La chance de leur vie
de Agnès Desarthe

critiqué par Marvic, le 16 octobre 2020
(Normandie - 65 ans)


La note:  étoiles
énigmatiques personnages
Hector, Sylvie et leur fils Lester quittent Paris pour les Etats-Unis où Hector, professeur de philosophie, vient d’obtenir un poste dans une université de Caroline du Nord. Ils ne savent pas pour combien de temps ils partent , 6 mois, 1 an ou plus.
Hector est subjugué par l’accueil qu’il reçoit, collègues et élèves trouvent beaucoup de charme à ce sexagénaire français.
Quant à Sylvie, elle est un peu perdue dans cette grande maison, cette ville immense où elle peine à trouver ses repères. Introvertie et timide, elle finit par s’inscrire à des cours de poterie, observant les différentes personnalités qui l’entourent, malaxant son morceau de terre, jusqu’à ce que la création devienne une évidence.
Lester, adolescent (trop?) calme, semble s’habituer à sa nouvelle école et avoir déjà des amis. Son comportement paraît parfois pourtant étrange lorsqu’il décide de s’appeler Absalom Absalom, et qu’il ne se sépare jamais des Confessions de saint Augustin .

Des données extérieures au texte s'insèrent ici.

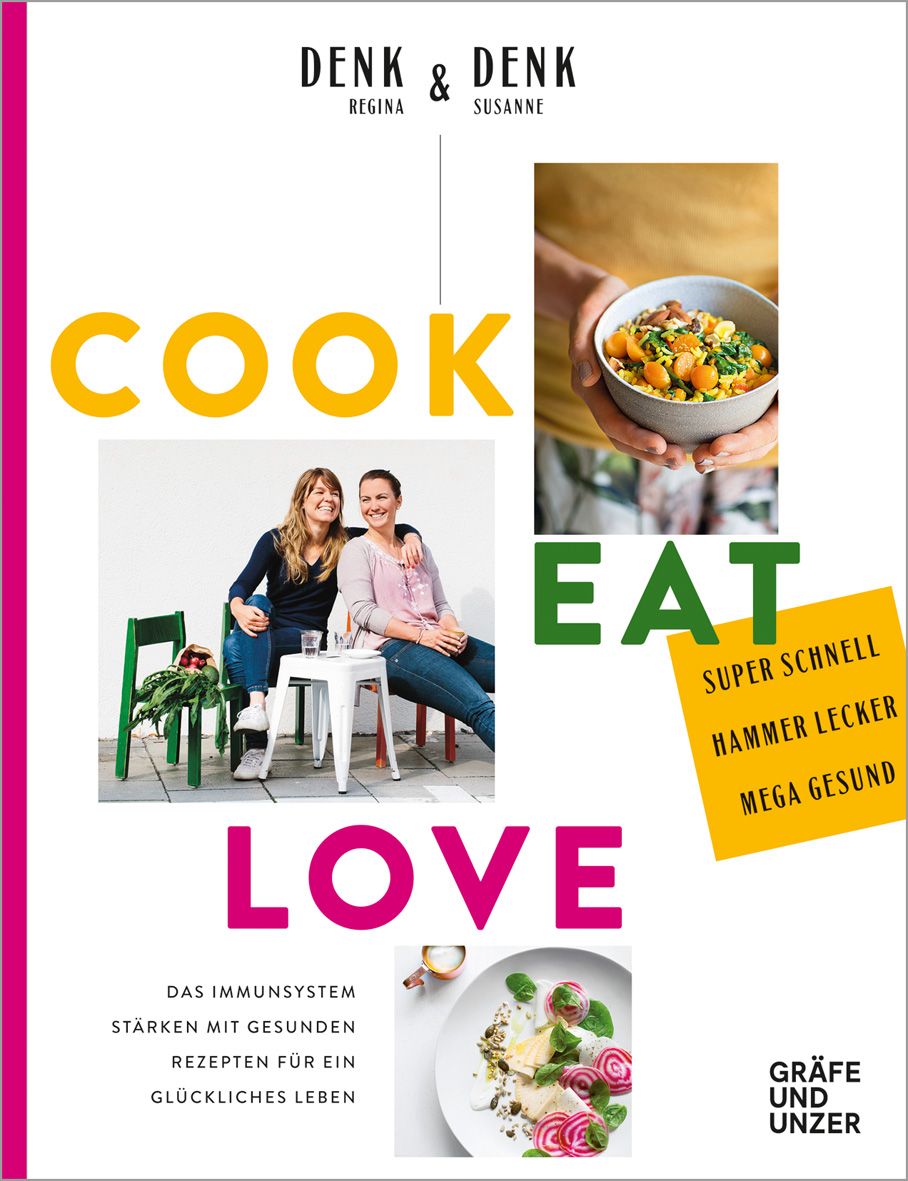 Buchcover mit Titel COOK EAT LOVE. Autoren: Denk & Denk. Untertitel: Rezepte für ein glückliches Leben. Mit Fotos von Essen und Personen.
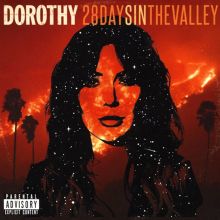 Album cover for 28 Days in the Valley by DOROTHY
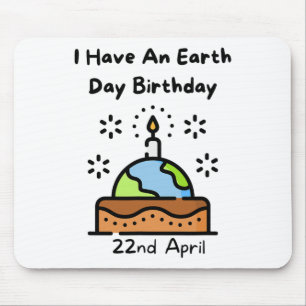 Earth Day Is My Birthday Pro Environment Party Mouse Pad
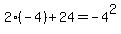 +2%28-4%29%2B24=-4%5E2
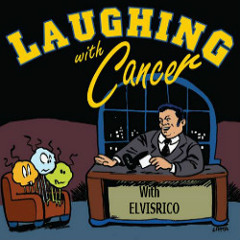 laughing with cancer podcast
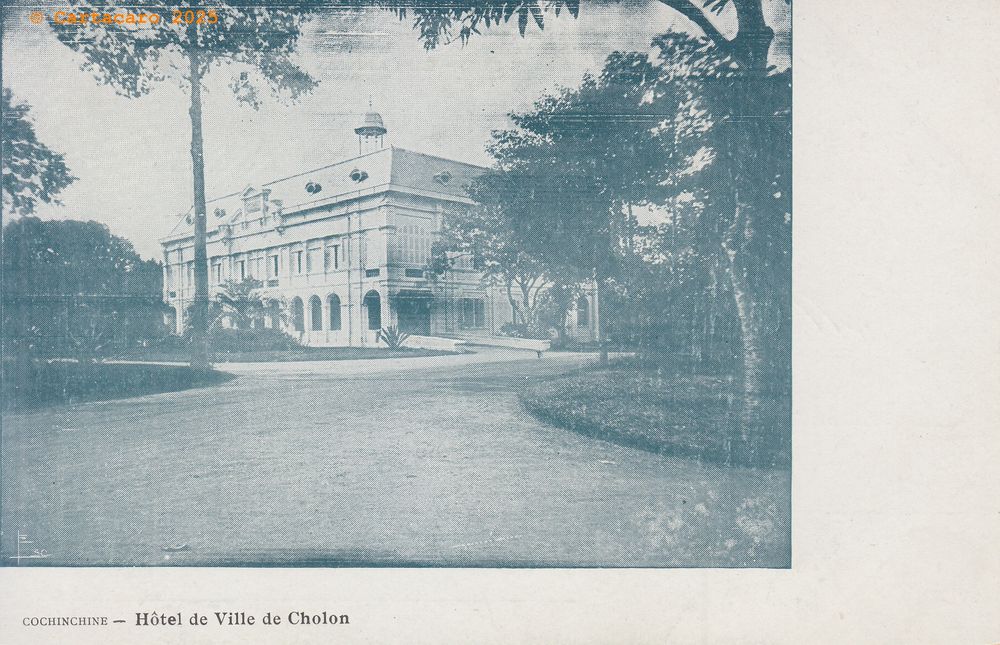 Cochinchine - Hotel de ville de Cholon @4204 #6026
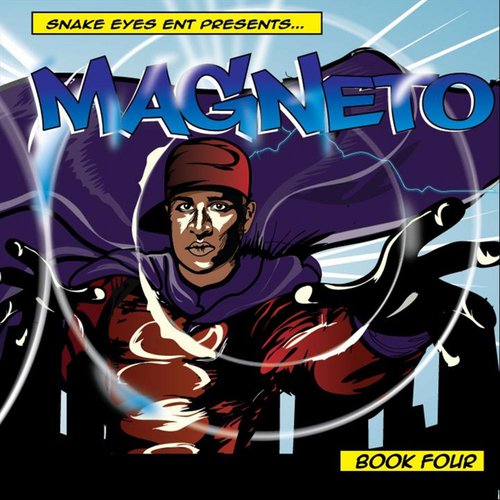 Magneto (Snake Eyes Ent. Presents:)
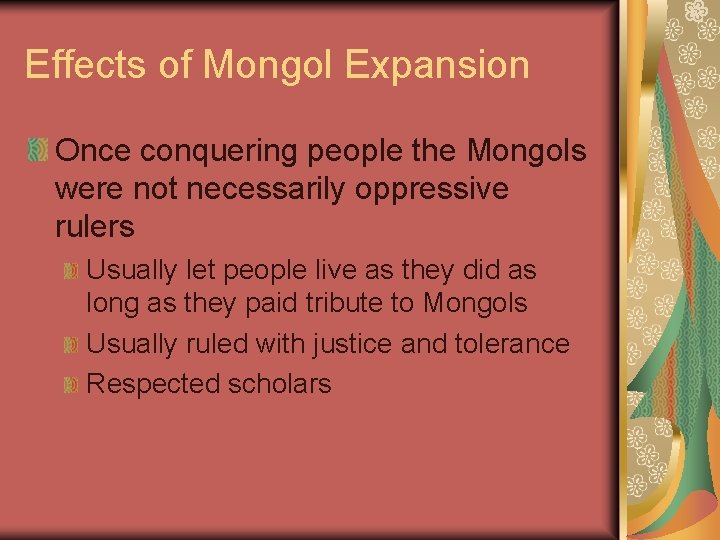 Effects of Mongol Expansion Once conquering people the Mongols were not necessarily oppressive rulers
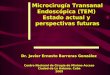 Microcirugía Transanal Endoscópica (TEM) Estado actual y perspectivas futuras Dr. Javier Ernesto Barreras González Centro Nacional de Cirugía de Mínimo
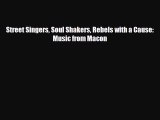 [PDF] Street Singers Soul Shakers Rebels with a Cause: Music from Macon [Read] Online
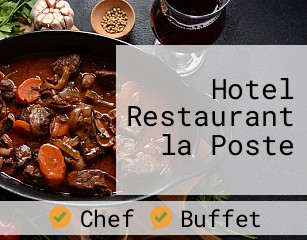 Hotel Restaurant la Poste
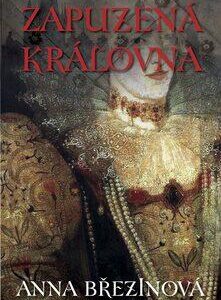 Zapuzená královna (Anna Březinová) (česky)
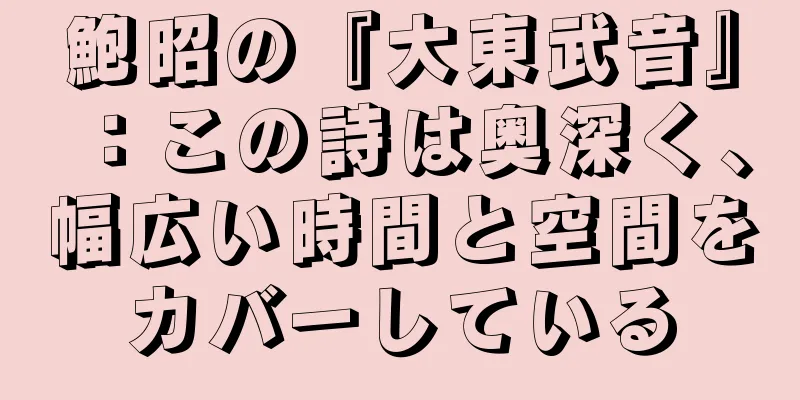 鮑昭の『大東武音』：この詩は奥深く、幅広い時間と空間をカバーしている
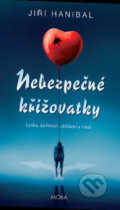 Kniha: Nebezpečné křižovatky (Jiří Hanibal). Moba, 2020 Kniha: Nebezpečné křižovatky (Jiří Hanibal). Moba, 2020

Cette famille française semble parfaite. Mais le comportement volage du mari, la passivité de son épouse et l’étrangeté du fils, sorte de gourou pour jeunes en souffrance, vont susciter une totale incompréhension dans leur entourage américain. Cette famille ne se conforme pas aux normes.

Le personnage de Sylvie est le plus perturbant. Elle aime profondément son mari, amour réciproque, mais ne ressent aucune jalousie, aucun sentiment de propriété. Elle est seule avec ses questionnements de femme de 60 ans, ses interrogations sur la normalité, sa souffrance intacte de la mort de sa fille. À la limite d’une non-existence assumée, presque revendiquée.
"Je ne suis rien. ... Elle voudrait expliquer qu’être rien est un idéal qu’elle poursuit, que son parcours s’inspire du dogme du non-agir, que cela n’est pas le signe d’une défaillance, d’une situation humiliante, mais d’une éthique, d’un choix de vie."

"Mon temps est passé, pense-t-elle, mais je persiste. Mon courage est là dans le fait que je demeure, maillon inutile d’une chaîne économique à laquelle je ne participe pas, camarade d’une ronde qui jamais ne me désignera comme souveraine."

Un récit qui déroule quelques mois de la vie d’une famille, bouleversant contre leur gré leur équilibre, et dont le personnage principal dérange le lecteur ou plutôt la lectrice que je suis. Un roman intéressant sans être passionnant, peut-être par le manque de réactivité, d’activités des personnages qui subissent plus qu’ils n’agissent.